Lieberman pledges to fight for federal workers

Sen. Joseph Lieberman, D-Conn., vowed Tuesday in a speech before members of the National Treasury Employees Union to fight the Bush administration on behalf of federal workers. "Repeatedly, the Bush administration has failed to treat federal employees with respect and dignity and that has got to stop," Lieberman, a contender for the 2004 Democratic presidential nomination, told several hundred NTEU members. "I'm going to be watching…this administration closely, and speaking out wherever and whenever its anti-union bias rears its ugly head."
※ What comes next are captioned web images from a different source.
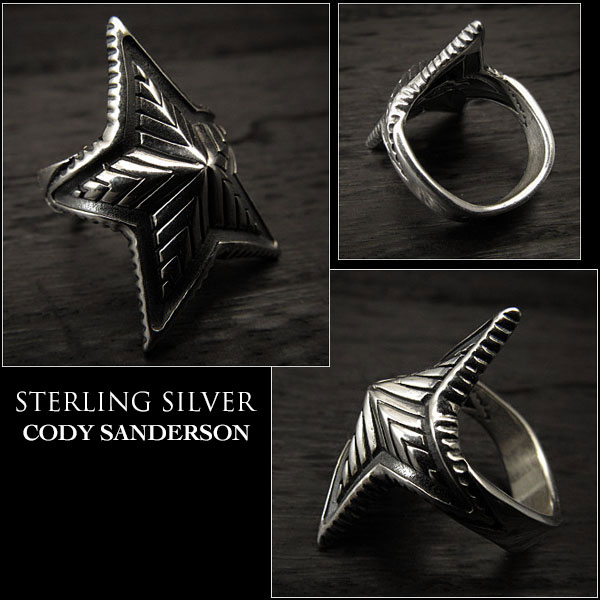 楽天市場】新品 コディ サンダーソン／Cody Sanderson リング 12号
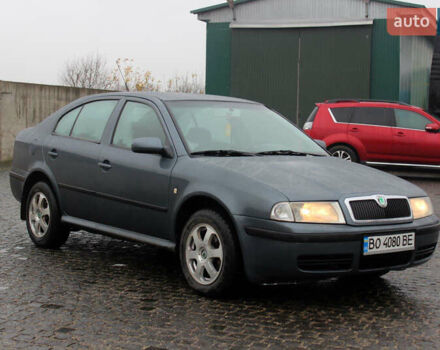 Сірий Шкода Октавія, об'ємом двигуна 1.78 л та пробігом 260 тис. км за 4250 $, фото 6 на Automoto.ua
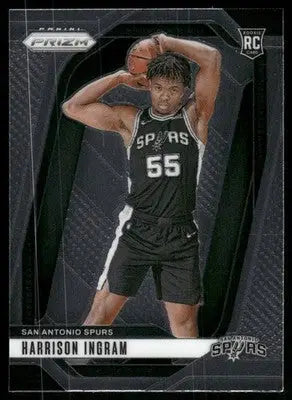2024-25 Panini Prizm Basketball Harrison Ingram #254 RC Basketball - Basketball Card Single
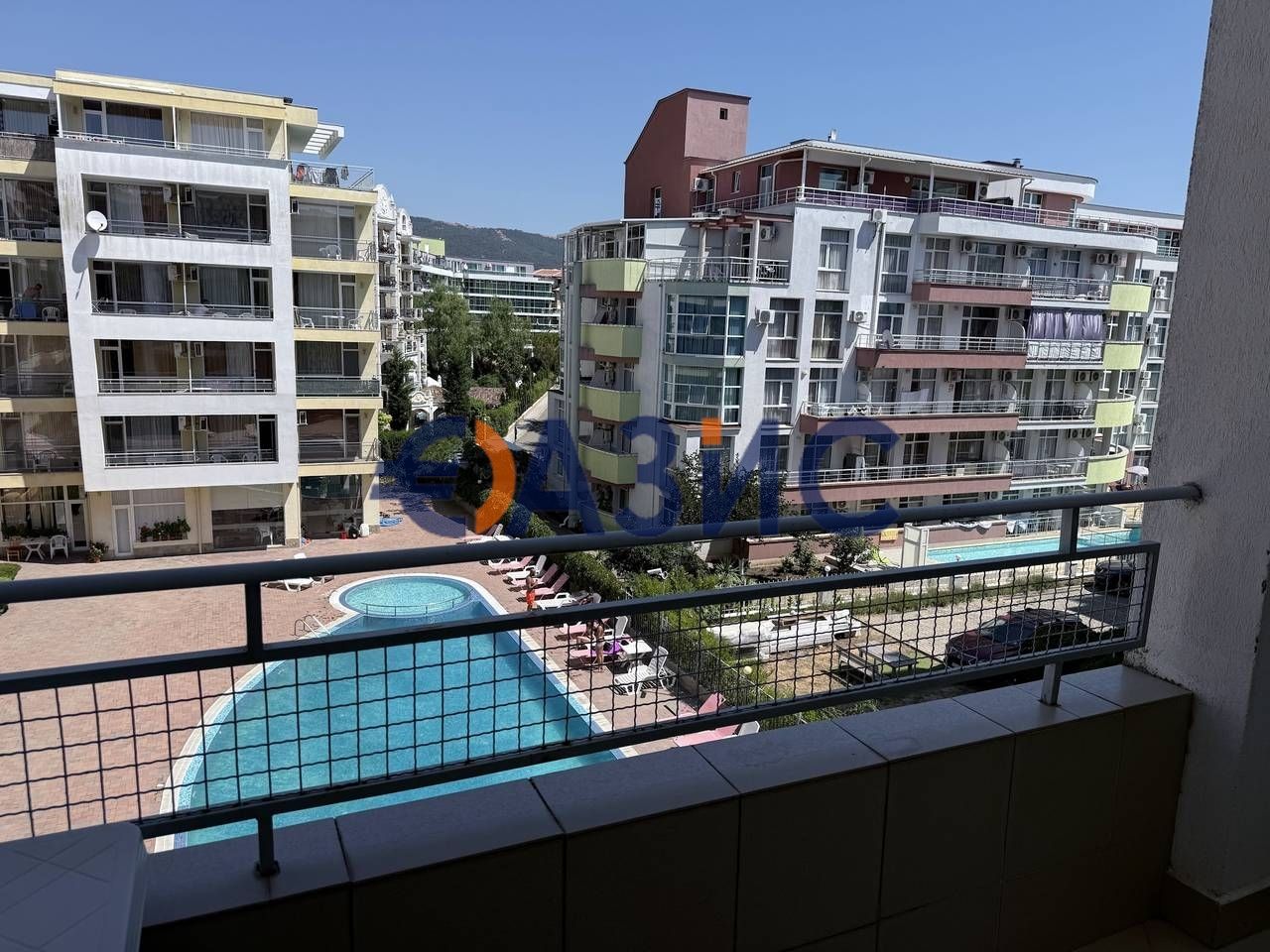 Студио в комплекс Sunset Beach 2, 43 кв.м., Слънчев бряг, България, 55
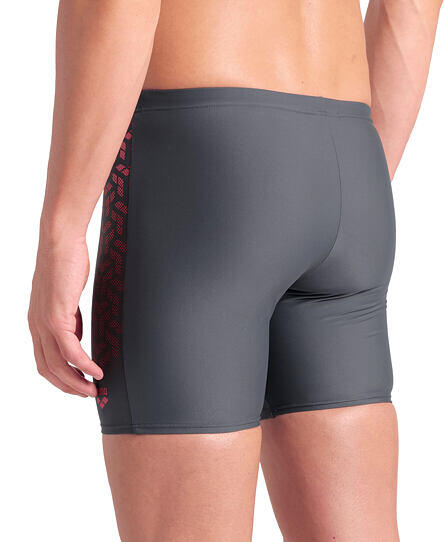 Pánské plavky arena Feel Men's Kikko V Swim Mid Jammer Graphic 4/7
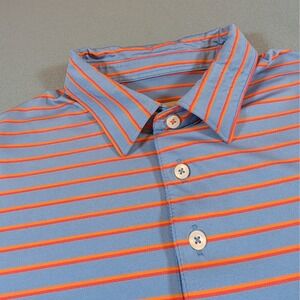 KJUS Mens Soren‎ Polo Shirt Comfort Size 50 Medium Multicolor Stripe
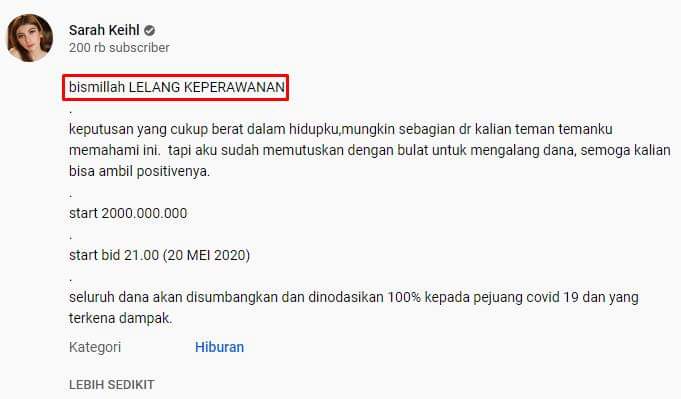 Malaikat bingung, mau nyatet amal baik apa buruk.

youtube.com/watch?v=ZPh9aS…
The senator said he wouldn't hesitate to filibuster, or delay a vote indefinitely by speaking continuously on the Senate floor, to stop the administration [from stepping on employee rights] and protecting federal workers. "I know if the rules are fair and the playing ground is level, that public servants will perform at the highest level," Lieberman said.

The event was part of NTEU's annual legislative conference.

Congress gave administration officials broad authority to craft civil service rules when it created the new Homeland Security Department last November. The department merged 22 federal agencies and more than 170,000 federal employees. Now HSD officials are able to design new rules for hiring, pay, promotions, job classification, collective bargaining, performance appraisals, disciplinary procedures and firing, though the law also requires that any changes be made in consultation with employee organizations, labor unions and managers associations.

Lieberman, who is ranking member of the Senate Governmental Affairs Committee, led a coalition of lawmakers who opposed giving personnel flexibilities to department officials. NTEU President Colleen Kelley and leaders of other unions representing federal employees argued that reducing civil service protections would lead to politicization of the new Homeland Security Department.

"This administration partisanly and, I think, stubbornly, insisted on fighting over civil service issues," Lieberman said. "We were right on that debate and the administration was wrong. You'd think that some of my colleagues forgot that Osama bin Laden was the enemy and thought that Colleen Kelley was the enemy," Lieberman said, referring to the NTEU president and drawing applause from the audience.

During the height of that debate, President Bush said civil service flexibilities are necessary to move employees and resources around quickly. "The enemy moves quickly and America must move quickly," Bush said last November. "We cannot have bureaucratic rules preventing this president and future presidents from meeting the needs of the American people."

Lieberman said he would fight for military-civilian pay parity, called for more money to hire border patrol agents in fiscal 2004 and promised to oppose what he described as "efforts to wantonly contract out federal services en masse." The Bush administration has proposed a new competitive sourcing plan that could lead to the outsourcing of 425,000 federal jobs.

"When you work for the U.S. government, it is not just another job, it is an act of public service, you are fulfilling constitutional and regulatory responsibilities," Lieberman said. "You can't take those responsibilities and put them in a contract and say, 'Get it done as cheaply as you can.'"

In defense of the proposal, Office of Management and Budget officials have said repeatedly that agencies should be able to take advantage of "the best solutions at the best price."